Experiences in the molecular genetic and histopathological evaluation of calpainopathies

Neurogenetics - Tập 23 - Trang 103-114 - 2022
Berk Ozyilmaz1, Ozgur Kirbiyik1, Taha R. Ozdemir1, Ozge Kaya Ozer1, Yasar B. Kutbay1, Kadri M. Erdogan1, Merve Saka Guvenc1, Şener Arıkan1, Tuba Sozen Turk1, Murat Yıldırım Kale2, Irem Fatma Uludag2, Figen Baydan3, Filiz Sertpoyraz4, Pinar Gencpinar5, Gulden Diniz6
1Genetic Diagnosis Center, Tepecik Training and Research Hospital, University of Health Sciences, Bornova, Izmir, Turkey
2Department of Neurology, Tepecik Training and Research Hospital, University of Health Sciences, Izmir, Turkey
3Department of Pediatrics, Division of Pediatric Neurology, Tepecik Training and Research Hospital, University of Health Sciences, Izmir, Turkey
4Department of Physical Ther. and Rehab, Bakircay University Cigli Training and Research Hospital, Izmir, Turkey
5Faculty of Medicine, Department of Pediatrics, Division of Pediatric Neurology, Izmir Katip Celebi University, Izmir, Turkey
6School of Medicine, Department of Pathology, İzmir Demokrasi University, Izmir, Turkey

Tóm tắt

Calpainopathy is mainly characterized by symmetric and progressive weakness of proximal muscles.
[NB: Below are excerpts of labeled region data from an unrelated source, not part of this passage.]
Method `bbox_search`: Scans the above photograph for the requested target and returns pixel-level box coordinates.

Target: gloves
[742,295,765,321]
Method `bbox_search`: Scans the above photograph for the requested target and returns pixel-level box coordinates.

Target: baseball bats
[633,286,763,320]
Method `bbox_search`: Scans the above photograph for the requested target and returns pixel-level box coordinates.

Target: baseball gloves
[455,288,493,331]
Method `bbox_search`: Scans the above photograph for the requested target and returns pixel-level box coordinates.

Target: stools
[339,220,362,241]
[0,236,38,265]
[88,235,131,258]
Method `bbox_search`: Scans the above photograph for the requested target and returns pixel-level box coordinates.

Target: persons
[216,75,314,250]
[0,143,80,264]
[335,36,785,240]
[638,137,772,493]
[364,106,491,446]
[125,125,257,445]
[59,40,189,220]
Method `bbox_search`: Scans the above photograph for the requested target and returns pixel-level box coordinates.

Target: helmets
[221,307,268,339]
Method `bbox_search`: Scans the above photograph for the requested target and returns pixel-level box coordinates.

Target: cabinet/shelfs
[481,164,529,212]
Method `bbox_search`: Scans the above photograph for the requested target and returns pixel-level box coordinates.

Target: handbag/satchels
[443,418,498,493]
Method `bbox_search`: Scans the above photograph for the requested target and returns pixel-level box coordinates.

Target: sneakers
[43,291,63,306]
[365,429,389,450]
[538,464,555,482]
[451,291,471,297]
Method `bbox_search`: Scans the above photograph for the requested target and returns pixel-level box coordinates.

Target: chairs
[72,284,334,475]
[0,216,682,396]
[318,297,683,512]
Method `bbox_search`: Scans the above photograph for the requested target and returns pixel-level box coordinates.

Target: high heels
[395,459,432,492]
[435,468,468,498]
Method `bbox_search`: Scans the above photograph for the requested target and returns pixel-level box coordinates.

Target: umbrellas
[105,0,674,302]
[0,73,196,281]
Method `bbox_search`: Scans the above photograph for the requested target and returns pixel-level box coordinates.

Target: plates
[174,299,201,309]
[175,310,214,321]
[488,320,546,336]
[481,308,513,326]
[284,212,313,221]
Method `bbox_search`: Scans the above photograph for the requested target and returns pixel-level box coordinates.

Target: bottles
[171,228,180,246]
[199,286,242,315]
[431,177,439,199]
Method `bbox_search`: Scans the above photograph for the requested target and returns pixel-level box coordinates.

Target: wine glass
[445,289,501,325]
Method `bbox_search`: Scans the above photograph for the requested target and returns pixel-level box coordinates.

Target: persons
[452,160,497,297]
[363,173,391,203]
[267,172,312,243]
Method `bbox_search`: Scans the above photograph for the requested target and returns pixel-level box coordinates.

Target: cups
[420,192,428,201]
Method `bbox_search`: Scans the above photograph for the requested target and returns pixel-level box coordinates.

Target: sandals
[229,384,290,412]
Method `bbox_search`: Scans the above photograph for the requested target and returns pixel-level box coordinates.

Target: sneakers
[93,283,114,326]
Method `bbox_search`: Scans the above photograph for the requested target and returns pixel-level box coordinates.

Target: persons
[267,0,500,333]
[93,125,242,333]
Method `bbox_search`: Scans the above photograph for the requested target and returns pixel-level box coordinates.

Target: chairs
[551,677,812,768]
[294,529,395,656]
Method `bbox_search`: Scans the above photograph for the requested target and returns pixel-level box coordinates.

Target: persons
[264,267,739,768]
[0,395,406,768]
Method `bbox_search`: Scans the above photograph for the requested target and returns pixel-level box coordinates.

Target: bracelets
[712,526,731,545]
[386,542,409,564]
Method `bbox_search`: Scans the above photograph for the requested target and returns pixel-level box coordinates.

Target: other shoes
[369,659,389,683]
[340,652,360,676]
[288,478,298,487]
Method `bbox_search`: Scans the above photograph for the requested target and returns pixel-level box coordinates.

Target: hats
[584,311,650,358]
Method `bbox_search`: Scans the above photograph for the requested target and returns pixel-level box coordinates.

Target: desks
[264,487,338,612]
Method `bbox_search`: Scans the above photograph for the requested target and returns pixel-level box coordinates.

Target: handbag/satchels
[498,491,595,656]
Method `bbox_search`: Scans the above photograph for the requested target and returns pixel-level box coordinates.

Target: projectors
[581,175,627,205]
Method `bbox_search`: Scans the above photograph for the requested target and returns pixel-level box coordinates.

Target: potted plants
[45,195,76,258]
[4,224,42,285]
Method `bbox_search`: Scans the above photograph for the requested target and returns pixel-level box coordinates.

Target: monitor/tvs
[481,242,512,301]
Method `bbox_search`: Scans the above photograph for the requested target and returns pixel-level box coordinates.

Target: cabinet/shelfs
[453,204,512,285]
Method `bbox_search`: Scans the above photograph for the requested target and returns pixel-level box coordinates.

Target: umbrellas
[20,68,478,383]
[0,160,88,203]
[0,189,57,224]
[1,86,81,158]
Several reports showed that the most common LGMD subtype is LGMDR1 or calpainopathy, which had previously been defined as LGMD2A. Until now, more than 500 likely pathogenic/pathogenic variants in the CAPN3 gene have been reported. However, a clear genotype–phenotype association had not yet been established and this causes major difficulties in predicting the prognosis in asymptomatic patients and in providing genetic counseling for prenatal diagnosis. In this report, we aimed to add new data to the literature by evaluating 37 patients with likely pathogenic/pathogenic variants for the detected variants’ nature, patients’ phenotypes, and histopathological features. As a result, the general clinical presentation of the 23 different variants was presented, the high frequency of NM_000070.3:c.550delA mutation in Exon 4 was discussed, and some novel genotype–phenotype associations were suggested. We have underlined that calpainopathy can be misdiagnosed with inflammatory myopathies histopathologically. We have also emphasized that, in young or adult patients with mild to moderate proximal muscle weakness and elevated CK levels, calpainopathy should be the first suspected diagnosis.